I delegati all’incontro si sono impegnati a lottare congiuntamente per:

1. accordi collettivi migliori, che garantiscano salari dignitosi, benefici pensionistici, un ambiente di lavoro sicuro, una partecipazione attiva nelle decisioni dell’impresa che possono ricadere negativamente sui lavoratori;
2. investimenti aziendali per migliorare le condizioni di lavoro, migliorare i livelli di protezione ambientale e introdurre nuove tecnologie di processo;
3. luoghi di lavoro sicuri e salubri, attività sostenibili per l’ambiente, le famiglie e le comunità;
4. rispetto dei diritti umani delle comunità colpite dalle attività dell’impresa e rispetto per il diritto alla rappresentanza sindacale dei lavoratori;
5. accesso alle informazioni su acquisizioni, fusioni, strategie d’investimento e altre decisioni che producono un impatto sui lavoratori;
6. mantenimento dell’integrità delle relazioni sindacali e superamento della terziarizzazione e del lavoro precario;
7. implementazione delle norme internazionali del lavoro.
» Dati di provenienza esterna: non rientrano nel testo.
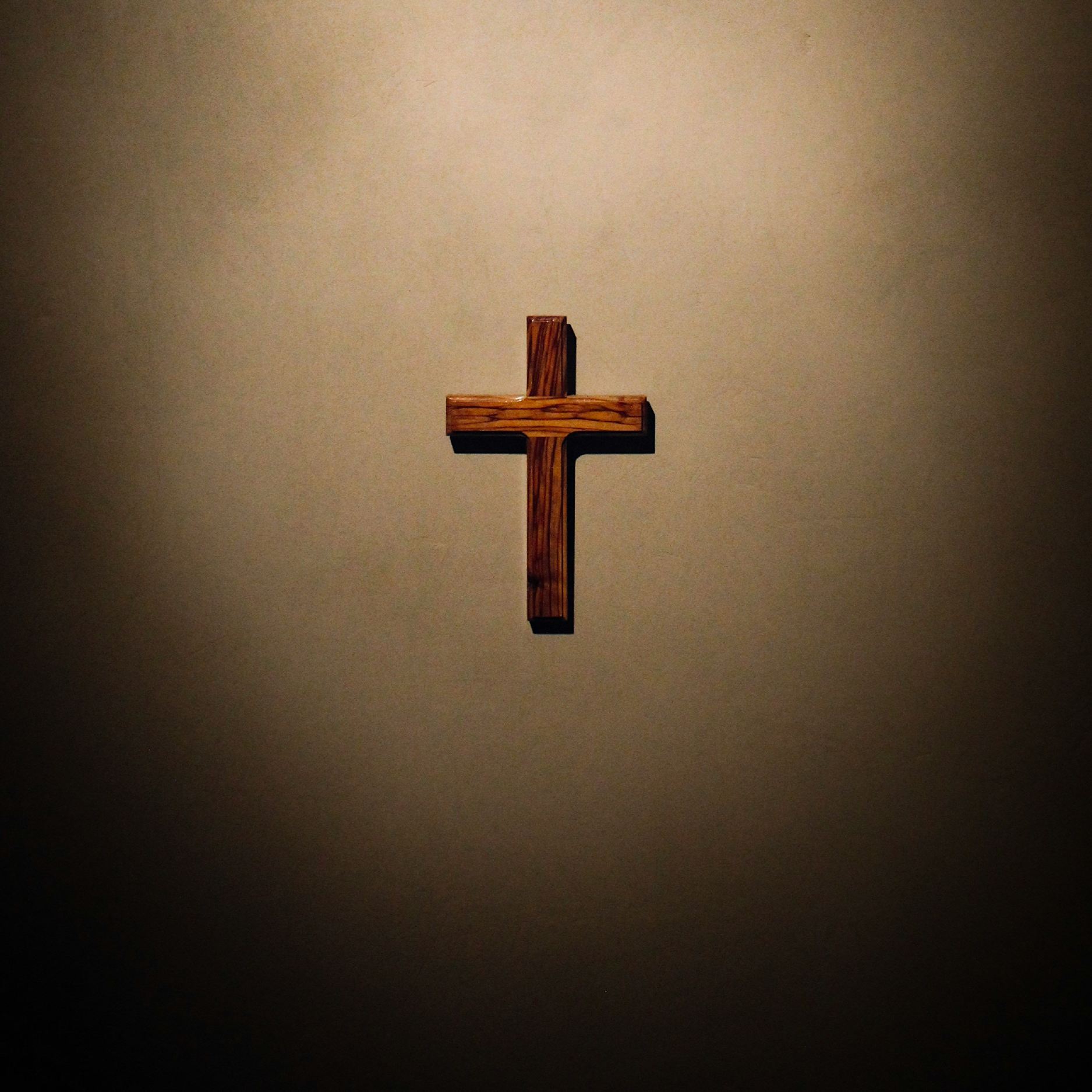 Wooden cross spotlighted against a white wall.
Accordo Quadro Internazionale (IFA)

Oltre alla creazione di un Comitato Aziendale Mondiale dell’Arcelor Mittal, i sindacati si sono impegnati ad estendere l’IFA - firmato nel 2005 dalla FISM e dalla FEM con il Gruppo Arcelor - a tutte le unità produttive del nuovo Gruppo Arcelor Mittal, includendo anche gli stabilimenti ex-Mittal Steel. In questa prospettiva, la discussione tra la FISM e  Arcelor Mittal sull’estensione e implementazione dell’IFA ha registrato un buon inizio quando il presidente e direttore generale Lakshmi Mittal, ha affermato che l’impresa è impegnata a lavorare per il miglioramento degli standard ambientali e della salute-sicurezza in tutto il mondo.

Il vice-presidente esecutivo delle risorse umane Arcelor Mittal, Bernard Fontana, presente all’incontro ha detto che il management spera che l’implementazione dell’IFA possa verificarsi il più presto possibile e che l’azienda era preparata a destinare risorse per la sua applicazione.

Il segretario generale della FISM, Marcello Malentacchi si è dichiarato ottimista sulla discussione dell’IFA, ma ha messo l'accento su come i “diritti sindacali e i diritti umani non sono negoziabili”. Per questo spera che lo stesso accordo firmato nel 2005 con il management dell’Arcelor possa essere firmato anche con il nuovo Gruppo Arcelor Mittal.

Nella riunione di Montreal hanno partecipato rappresentanti sindacali dei seguenti paesi:
Argentina, Belgio, Brasile, Canada, Francia, Germania, Francia, India, Italia, Liberia, Lussemburgo, Macedonia, Messico, Polonia, Regno Unito, Repubblica Ceca, Romania, Russia, Spagna, Stati Uniti d’America, Sudafrica, Trinidad e Tobago.